War Vets to Block Land Audit

Comment & Analysis
ZIMBABWE’S liberation war veterans plan to block the land audit to be carried out by government over the next two years, arguing that the process was a witch-hunt targeting senior Zanu PF officials and beneficiaries of the widely criticised land reform programme.

ZIMBABWE’S liberation war veterans plan to block the land audit to be carried out by government over the next two years, arguing that the process was a witch-hunt targeting senior Zanu PF officials and beneficiaries of the widely criticised land reform programme.

War veterans leader Joseph Chinotimba this week questioned the motive behind the land audit, which he said is being pushed for by the MDC led by Prime Minister Morgan Tsvangirai.

Chinotimba warned government that going ahead with the land audit would anger the country’s freedom fighters, who threatened to embark on riots worse than what the country experienced during land invasions of 2000.

Despite reassurances by Lands minister Hebert Murerwa that farmers would not lose their land, Chinotimba said war veterans still fear that the audit would result in many resettled farmers losing their pieces of land.

Chinotimba on Wednesday told the Zimbabwe Independent: “I don’t have a problem with one-man-one-farm policy. My problem is why do they want to do it now? This audit is for Chinotimba and so on. I have a problem with that. A land audit is not a priority at the moment. As a leader of war vets, I say no to the land audit.

“We should do the constitution first and even if they do it after the constitution, I won’t be able to control the war vets and I just don’t know what will happen.”

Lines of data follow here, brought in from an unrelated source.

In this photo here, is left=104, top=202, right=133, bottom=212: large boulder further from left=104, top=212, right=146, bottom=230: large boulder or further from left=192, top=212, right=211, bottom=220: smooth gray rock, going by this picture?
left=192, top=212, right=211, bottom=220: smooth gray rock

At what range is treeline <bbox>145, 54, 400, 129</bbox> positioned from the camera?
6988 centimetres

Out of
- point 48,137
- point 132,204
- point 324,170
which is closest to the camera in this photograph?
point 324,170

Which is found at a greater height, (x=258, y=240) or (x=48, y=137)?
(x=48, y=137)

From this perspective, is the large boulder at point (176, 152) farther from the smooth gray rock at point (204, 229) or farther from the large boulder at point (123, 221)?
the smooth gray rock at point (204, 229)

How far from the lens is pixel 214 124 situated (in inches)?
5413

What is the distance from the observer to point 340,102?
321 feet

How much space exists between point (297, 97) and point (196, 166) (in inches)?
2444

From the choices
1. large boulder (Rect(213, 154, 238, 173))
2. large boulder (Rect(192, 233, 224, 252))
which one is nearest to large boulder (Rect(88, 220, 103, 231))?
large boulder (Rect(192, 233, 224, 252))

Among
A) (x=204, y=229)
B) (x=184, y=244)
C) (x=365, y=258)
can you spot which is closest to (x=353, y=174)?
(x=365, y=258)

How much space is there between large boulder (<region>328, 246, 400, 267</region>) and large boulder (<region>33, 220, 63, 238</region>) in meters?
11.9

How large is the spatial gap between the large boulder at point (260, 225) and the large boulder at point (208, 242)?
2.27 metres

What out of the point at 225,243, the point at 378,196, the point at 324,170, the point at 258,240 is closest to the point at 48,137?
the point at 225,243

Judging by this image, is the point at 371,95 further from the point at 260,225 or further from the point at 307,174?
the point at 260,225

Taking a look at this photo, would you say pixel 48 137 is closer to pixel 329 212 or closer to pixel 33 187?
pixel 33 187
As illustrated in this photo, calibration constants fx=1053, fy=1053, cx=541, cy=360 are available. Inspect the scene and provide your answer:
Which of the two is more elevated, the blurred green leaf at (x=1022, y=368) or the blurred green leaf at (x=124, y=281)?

Pressed to explain what he meant by saying he would not be able to control his members, Chinotimba said: “No one can control war vets when they are angry. Why do they want to take them back and remember the past? Do you know what it feels like to face death? Wakambotarisana nerufu here iwewe.

Uchimhanya wakadai, bara rakakunanga, wakatarisana nerufu. Ngavasatambe kudai nevakomana (Have you ever faced death and come face to face with a bullet. They should not provoke war vets like this.)”.

Chinotimba said the US$31 million allocated for the land audit should be used for productive ventures like buying agricultural inputs for the farmers.

“Why put money there when civil servants don’t have money and hospitals have no medicines. It is not a priority, they should use that money for agriculture,” he said.

However, Murerwa said the land audit was expected to assist government to come up with policies and programmes that help farmers enhance production on their pieces of land.

According to Murerwa, the audit would assess activities on the ground, land uptake, production levels, availability of water sources and other related issues.

Minister of State in Tsvangirai’s office Gorden Moyo said the land audit would provide a framework for the evolution of a national land policy and halt farm takeovers.

He said cabinet decided to go ahead with a land audit after reviewing a report from a fact-finding mission of ministers and other officials that visited farms which have been invaded.

Although the September 2008 global political agreement between Zanu PF and the two MDC formations provides for a national land audit to be carried out, Zanu PF officials in Mashonaland West have said government could not carry out a land audit until Western sanctions against top Zanu PF officials including President Robert Mugabe were lifted.

Mashonaland West secretary for lands Themba Mliswa said such an audit would hinder black empowerment and reverse the gains of land reform in Zimbabwe.